Revise UNTS corpus to match 7cultGEN (7GCA) #28

benjamingmartin · 2020-06-02T11:31:51Z

Create new corpus, to be called "LTS+UNTS GCAs, 1935-1972". This includes the English-language texts of all general cultural agreements (GCAs) deposited with the League of Nations or the United Nations between 1935 and 1972.
These are the texts marked with "yes" in the WTI version edited for 7CULTGEN (14 May 2020).

All texts are in google drive folder "Treaty texts (.txt) (finished)."
Note: I have updated which texts we have in "Treaties Master List" and in "Treaties Master List (edited for 7CULTGEN)", but not in the new "triple" file.

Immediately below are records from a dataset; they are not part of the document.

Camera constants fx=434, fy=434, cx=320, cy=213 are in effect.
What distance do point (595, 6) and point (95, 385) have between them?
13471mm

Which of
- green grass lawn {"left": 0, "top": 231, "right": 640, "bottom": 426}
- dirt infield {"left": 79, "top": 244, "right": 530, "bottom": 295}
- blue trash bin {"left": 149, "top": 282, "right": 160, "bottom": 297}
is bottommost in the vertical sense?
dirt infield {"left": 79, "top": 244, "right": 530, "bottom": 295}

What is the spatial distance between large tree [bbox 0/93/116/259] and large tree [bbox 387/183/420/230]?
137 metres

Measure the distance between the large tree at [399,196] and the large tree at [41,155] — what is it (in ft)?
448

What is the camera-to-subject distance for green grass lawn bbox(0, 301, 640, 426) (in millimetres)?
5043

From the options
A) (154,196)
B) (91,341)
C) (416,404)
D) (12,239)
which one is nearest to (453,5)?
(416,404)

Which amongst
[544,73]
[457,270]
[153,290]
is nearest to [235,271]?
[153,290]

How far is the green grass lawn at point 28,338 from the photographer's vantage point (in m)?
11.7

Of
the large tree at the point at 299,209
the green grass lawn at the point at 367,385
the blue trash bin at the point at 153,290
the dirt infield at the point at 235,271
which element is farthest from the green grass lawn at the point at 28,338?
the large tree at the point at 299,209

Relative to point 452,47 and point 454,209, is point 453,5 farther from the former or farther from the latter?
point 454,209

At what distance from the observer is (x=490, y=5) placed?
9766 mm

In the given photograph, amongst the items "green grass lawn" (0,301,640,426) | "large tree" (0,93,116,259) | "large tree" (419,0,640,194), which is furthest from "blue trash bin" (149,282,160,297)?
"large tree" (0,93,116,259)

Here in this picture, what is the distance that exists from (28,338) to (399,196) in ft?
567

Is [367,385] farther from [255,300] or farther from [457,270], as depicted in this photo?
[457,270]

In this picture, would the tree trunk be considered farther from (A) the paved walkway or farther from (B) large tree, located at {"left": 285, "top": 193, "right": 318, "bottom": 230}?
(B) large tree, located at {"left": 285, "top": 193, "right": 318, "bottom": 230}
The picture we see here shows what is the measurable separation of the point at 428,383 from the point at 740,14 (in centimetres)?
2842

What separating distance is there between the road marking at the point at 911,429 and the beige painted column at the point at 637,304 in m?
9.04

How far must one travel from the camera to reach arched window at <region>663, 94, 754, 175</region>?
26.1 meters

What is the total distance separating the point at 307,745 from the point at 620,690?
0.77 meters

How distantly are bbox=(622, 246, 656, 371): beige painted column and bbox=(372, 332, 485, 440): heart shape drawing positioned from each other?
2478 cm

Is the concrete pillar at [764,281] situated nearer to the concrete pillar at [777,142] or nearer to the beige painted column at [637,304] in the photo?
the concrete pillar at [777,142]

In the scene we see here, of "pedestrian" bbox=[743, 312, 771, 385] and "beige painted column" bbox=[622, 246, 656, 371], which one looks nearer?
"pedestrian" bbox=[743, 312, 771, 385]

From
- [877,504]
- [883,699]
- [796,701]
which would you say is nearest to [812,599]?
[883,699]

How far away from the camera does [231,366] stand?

aibakeneko · 2020-06-03T13:13:53Z

Created new corpus from files in folder Treaty texts (.txt) (finished). One treaty is missing: 10707.

@benjamingmartin: Is this 110707_en_corr.txt in folder treaty_text_sub_corpora_en_201908_region_1st_world? Should it be added?

Filename of new corpus is treaty_text_corpora_en_20200603_LTS+UNTS_GCAs_1935-1972_(missing_10707).zip

benjamingmartin · 2020-06-04T10:07:53Z

I checked this: 10707 was an incorrect entry. I have corrected it, and it is not part of 7CULTGEN (or any of the CULT listings) anymore! So I think we can rename the new corpus and remove "missing 10707"...! Thanks!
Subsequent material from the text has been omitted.